▶ [GOAL OF THE EXERCISE] Please give the entries again in full and exactly, without any picture.
[EXTRACTED ENTRIES Boundary: Start]
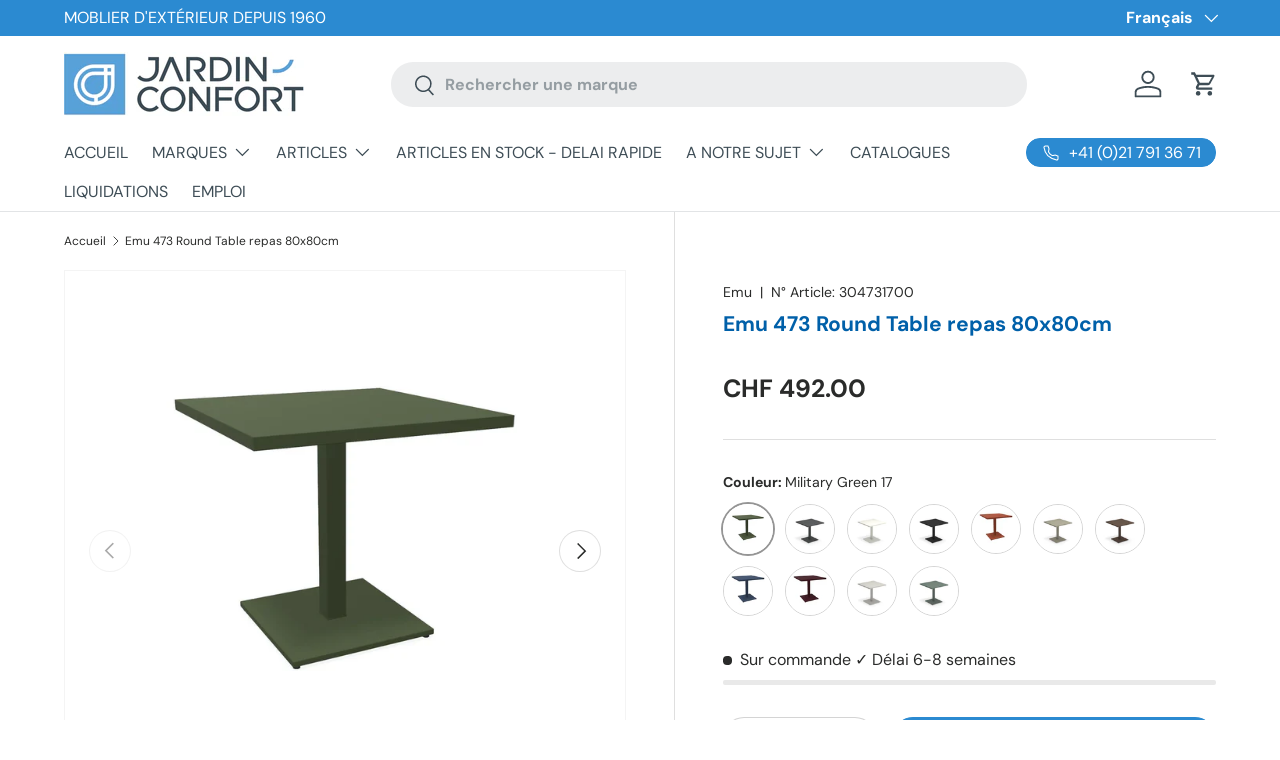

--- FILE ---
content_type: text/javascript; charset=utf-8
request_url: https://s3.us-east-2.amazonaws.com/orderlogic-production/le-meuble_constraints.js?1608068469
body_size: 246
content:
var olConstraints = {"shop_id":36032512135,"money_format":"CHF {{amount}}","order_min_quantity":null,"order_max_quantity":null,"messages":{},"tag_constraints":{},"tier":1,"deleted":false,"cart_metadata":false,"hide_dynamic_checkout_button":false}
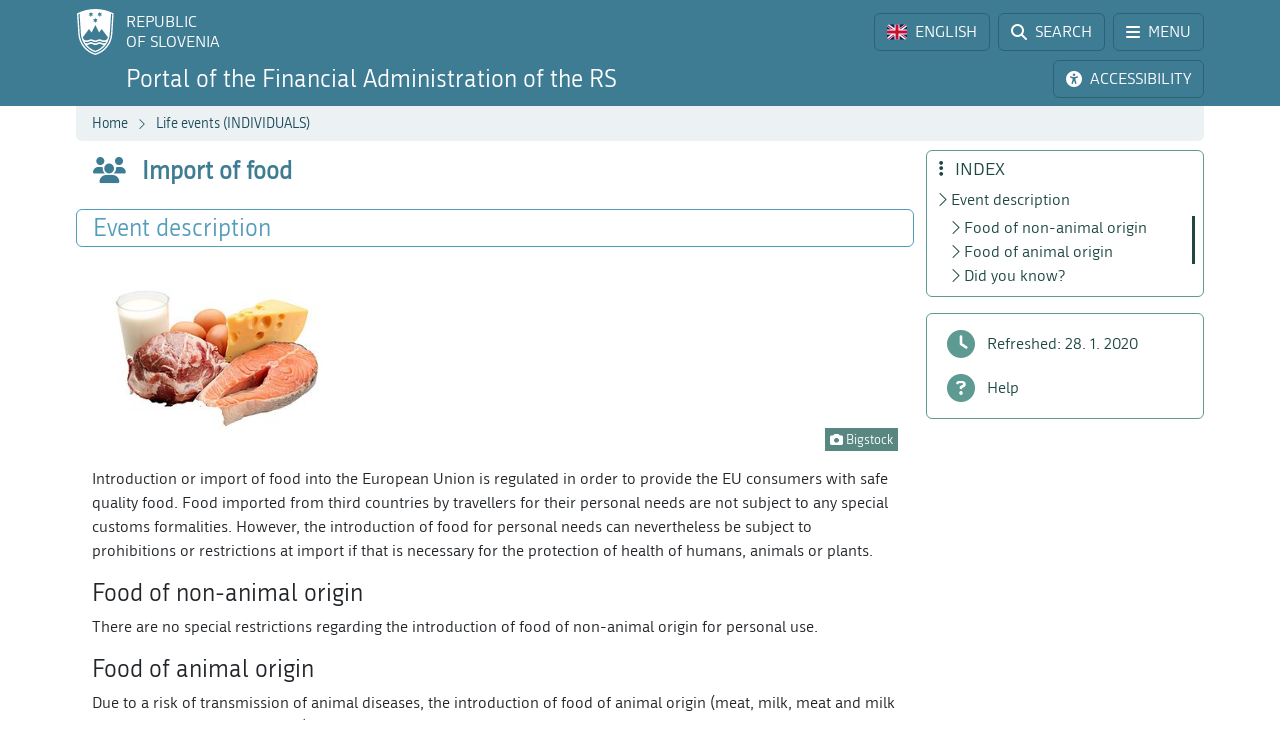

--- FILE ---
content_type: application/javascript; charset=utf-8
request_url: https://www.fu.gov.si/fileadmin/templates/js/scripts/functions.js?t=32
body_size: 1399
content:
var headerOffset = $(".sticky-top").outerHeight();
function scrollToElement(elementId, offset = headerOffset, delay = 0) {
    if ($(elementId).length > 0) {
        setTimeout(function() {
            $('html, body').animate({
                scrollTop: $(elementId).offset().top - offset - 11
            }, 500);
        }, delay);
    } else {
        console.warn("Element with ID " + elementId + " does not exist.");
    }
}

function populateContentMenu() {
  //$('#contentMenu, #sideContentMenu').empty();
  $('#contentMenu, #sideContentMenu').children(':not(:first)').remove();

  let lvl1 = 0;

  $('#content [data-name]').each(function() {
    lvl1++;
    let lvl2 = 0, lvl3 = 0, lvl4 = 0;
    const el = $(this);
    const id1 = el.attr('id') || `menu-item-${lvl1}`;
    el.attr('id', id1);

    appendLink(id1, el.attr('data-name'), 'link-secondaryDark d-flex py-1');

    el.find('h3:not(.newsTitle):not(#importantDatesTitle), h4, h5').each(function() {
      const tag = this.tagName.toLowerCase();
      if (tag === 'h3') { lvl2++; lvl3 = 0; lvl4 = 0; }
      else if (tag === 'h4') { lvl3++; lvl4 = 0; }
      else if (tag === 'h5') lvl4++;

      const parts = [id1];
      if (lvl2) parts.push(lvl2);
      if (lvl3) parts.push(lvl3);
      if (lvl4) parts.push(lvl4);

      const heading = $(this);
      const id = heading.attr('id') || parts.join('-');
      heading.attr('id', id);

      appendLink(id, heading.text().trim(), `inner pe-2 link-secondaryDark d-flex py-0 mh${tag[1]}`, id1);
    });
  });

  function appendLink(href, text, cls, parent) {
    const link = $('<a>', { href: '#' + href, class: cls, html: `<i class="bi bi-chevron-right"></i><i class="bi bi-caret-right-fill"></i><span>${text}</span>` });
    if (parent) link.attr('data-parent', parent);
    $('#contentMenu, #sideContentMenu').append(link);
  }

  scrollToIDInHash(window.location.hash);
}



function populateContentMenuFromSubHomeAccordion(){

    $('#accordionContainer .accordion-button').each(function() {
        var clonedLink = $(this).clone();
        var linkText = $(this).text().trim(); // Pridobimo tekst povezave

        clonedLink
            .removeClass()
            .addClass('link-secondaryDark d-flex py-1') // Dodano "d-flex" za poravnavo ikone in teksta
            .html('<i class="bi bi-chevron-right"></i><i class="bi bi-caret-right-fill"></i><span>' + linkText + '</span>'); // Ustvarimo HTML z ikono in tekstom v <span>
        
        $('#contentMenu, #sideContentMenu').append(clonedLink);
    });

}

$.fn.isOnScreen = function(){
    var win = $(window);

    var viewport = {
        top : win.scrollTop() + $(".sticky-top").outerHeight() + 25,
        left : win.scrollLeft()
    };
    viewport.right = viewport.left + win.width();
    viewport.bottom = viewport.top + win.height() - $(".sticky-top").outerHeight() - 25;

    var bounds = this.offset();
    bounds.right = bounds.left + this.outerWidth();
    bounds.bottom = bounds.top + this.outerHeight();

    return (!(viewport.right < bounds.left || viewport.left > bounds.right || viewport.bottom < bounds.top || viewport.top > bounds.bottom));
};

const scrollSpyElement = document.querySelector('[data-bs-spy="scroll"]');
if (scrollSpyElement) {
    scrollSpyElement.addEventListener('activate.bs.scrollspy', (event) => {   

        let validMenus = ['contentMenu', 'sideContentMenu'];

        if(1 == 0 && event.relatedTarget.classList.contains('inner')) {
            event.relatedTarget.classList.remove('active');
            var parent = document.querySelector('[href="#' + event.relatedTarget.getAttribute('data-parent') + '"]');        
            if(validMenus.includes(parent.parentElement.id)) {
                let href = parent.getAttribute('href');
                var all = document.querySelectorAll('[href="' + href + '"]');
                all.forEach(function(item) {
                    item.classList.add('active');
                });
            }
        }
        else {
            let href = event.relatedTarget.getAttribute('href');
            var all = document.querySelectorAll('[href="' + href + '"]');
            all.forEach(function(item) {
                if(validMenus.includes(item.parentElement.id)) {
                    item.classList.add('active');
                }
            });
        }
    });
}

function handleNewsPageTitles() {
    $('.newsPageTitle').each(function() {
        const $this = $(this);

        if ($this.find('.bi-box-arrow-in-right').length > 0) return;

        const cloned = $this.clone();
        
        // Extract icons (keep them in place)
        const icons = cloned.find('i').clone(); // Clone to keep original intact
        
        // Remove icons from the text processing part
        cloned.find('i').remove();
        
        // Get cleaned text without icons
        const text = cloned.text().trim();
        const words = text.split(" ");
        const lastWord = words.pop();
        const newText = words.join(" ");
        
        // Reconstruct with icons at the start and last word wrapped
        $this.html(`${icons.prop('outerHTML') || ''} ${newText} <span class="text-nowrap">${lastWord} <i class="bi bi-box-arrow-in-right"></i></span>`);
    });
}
[EXTRACTED ENTRIES Boundary: End]
▶ [RESPONSE TO THE EXERCISE]
--- FILE ---
content_type: text/javascript; charset=utf-8
request_url: https://s3.us-east-2.amazonaws.com/orderlogic-production/le-meuble_constraints.js?1608068469
body_size: 246
content:
var olConstraints = {"shop_id":36032512135,"money_format":"CHF {{amount}}","order_min_quantity":null,"order_max_quantity":null,"messages":{},"tag_constraints":{},"tier":1,"deleted":false,"cart_metadata":false,"hide_dynamic_checkout_button":false}

--- FILE ---
content_type: application/javascript; charset=utf-8
request_url: https://www.fu.gov.si/fileadmin/templates/js/scripts/functions.js?t=32
body_size: 1399
content:
var headerOffset = $(".sticky-top").outerHeight();
function scrollToElement(elementId, offset = headerOffset, delay = 0) {
    if ($(elementId).length > 0) {
        setTimeout(function() {
            $('html, body').animate({
                scrollTop: $(elementId).offset().top - offset - 11
            }, 500);
        }, delay);
    } else {
        console.warn("Element with ID " + elementId + " does not exist.");
    }
}

function populateContentMenu() {
  //$('#contentMenu, #sideContentMenu').empty();
  $('#contentMenu, #sideContentMenu').children(':not(:first)').remove();

  let lvl1 = 0;

  $('#content [data-name]').each(function() {
    lvl1++;
    let lvl2 = 0, lvl3 = 0, lvl4 = 0;
    const el = $(this);
    const id1 = el.attr('id') || `menu-item-${lvl1}`;
    el.attr('id', id1);

    appendLink(id1, el.attr('data-name'), 'link-secondaryDark d-flex py-1');

    el.find('h3:not(.newsTitle):not(#importantDatesTitle), h4, h5').each(function() {
      const tag = this.tagName.toLowerCase();
      if (tag === 'h3') { lvl2++; lvl3 = 0; lvl4 = 0; }
      else if (tag === 'h4') { lvl3++; lvl4 = 0; }
      else if (tag === 'h5') lvl4++;

      const parts = [id1];
      if (lvl2) parts.push(lvl2);
      if (lvl3) parts.push(lvl3);
      if (lvl4) parts.push(lvl4);

      const heading = $(this);
      const id = heading.attr('id') || parts.join('-');
      heading.attr('id', id);

      appendLink(id, heading.text().trim(), `inner pe-2 link-secondaryDark d-flex py-0 mh${tag[1]}`, id1);
    });
  });

  function appendLink(href, text, cls, parent) {
    const link = $('<a>', { href: '#' + href, class: cls, html: `<i class="bi bi-chevron-right"></i><i class="bi bi-caret-right-fill"></i><span>${text}</span>` });
    if (parent) link.attr('data-parent', parent);
    $('#contentMenu, #sideContentMenu').append(link);
  }

  scrollToIDInHash(window.location.hash);
}



function populateContentMenuFromSubHomeAccordion(){

    $('#accordionContainer .accordion-button').each(function() {
        var clonedLink = $(this).clone();
        var linkText = $(this).text().trim(); // Pridobimo tekst povezave

        clonedLink
            .removeClass()
            .addClass('link-secondaryDark d-flex py-1') // Dodano "d-flex" za poravnavo ikone in teksta
            .html('<i class="bi bi-chevron-right"></i><i class="bi bi-caret-right-fill"></i><span>' + linkText + '</span>'); // Ustvarimo HTML z ikono in tekstom v <span>
        
        $('#contentMenu, #sideContentMenu').append(clonedLink);
    });

}

$.fn.isOnScreen = function(){
    var win = $(window);

    var viewport = {
        top : win.scrollTop() + $(".sticky-top").outerHeight() + 25,
        left : win.scrollLeft()
    };
    viewport.right = viewport.left + win.width();
    viewport.bottom = viewport.top + win.height() - $(".sticky-top").outerHeight() - 25;

    var bounds = this.offset();
    bounds.right = bounds.left + this.outerWidth();
    bounds.bottom = bounds.top + this.outerHeight();

    return (!(viewport.right < bounds.left || viewport.left > bounds.right || viewport.bottom < bounds.top || viewport.top > bounds.bottom));
};

const scrollSpyElement = document.querySelector('[data-bs-spy="scroll"]');
if (scrollSpyElement) {
    scrollSpyElement.addEventListener('activate.bs.scrollspy', (event) => {   

        let validMenus = ['contentMenu', 'sideContentMenu'];

        if(1 == 0 && event.relatedTarget.classList.contains('inner')) {
            event.relatedTarget.classList.remove('active');
            var parent = document.querySelector('[href="#' + event.relatedTarget.getAttribute('data-parent') + '"]');        
            if(validMenus.includes(parent.parentElement.id)) {
                let href = parent.getAttribute('href');
                var all = document.querySelectorAll('[href="' + href + '"]');
                all.forEach(function(item) {
                    item.classList.add('active');
                });
            }
        }
        else {
            let href = event.relatedTarget.getAttribute('href');
            var all = document.querySelectorAll('[href="' + href + '"]');
            all.forEach(function(item) {
                if(validMenus.includes(item.parentElement.id)) {
                    item.classList.add('active');
                }
            });
        }
    });
}

function handleNewsPageTitles() {
    $('.newsPageTitle').each(function() {
        const $this = $(this);

        if ($this.find('.bi-box-arrow-in-right').length > 0) return;

        const cloned = $this.clone();
        
        // Extract icons (keep them in place)
        const icons = cloned.find('i').clone(); // Clone to keep original intact
        
        // Remove icons from the text processing part
        cloned.find('i').remove();
        
        // Get cleaned text without icons
        const text = cloned.text().trim();
        const words = text.split(" ");
        const lastWord = words.pop();
        const newText = words.join(" ");
        
        // Reconstruct with icons at the start and last word wrapped
        $this.html(`${icons.prop('outerHTML') || ''} ${newText} <span class="text-nowrap">${lastWord} <i class="bi bi-box-arrow-in-right"></i></span>`);
    });
}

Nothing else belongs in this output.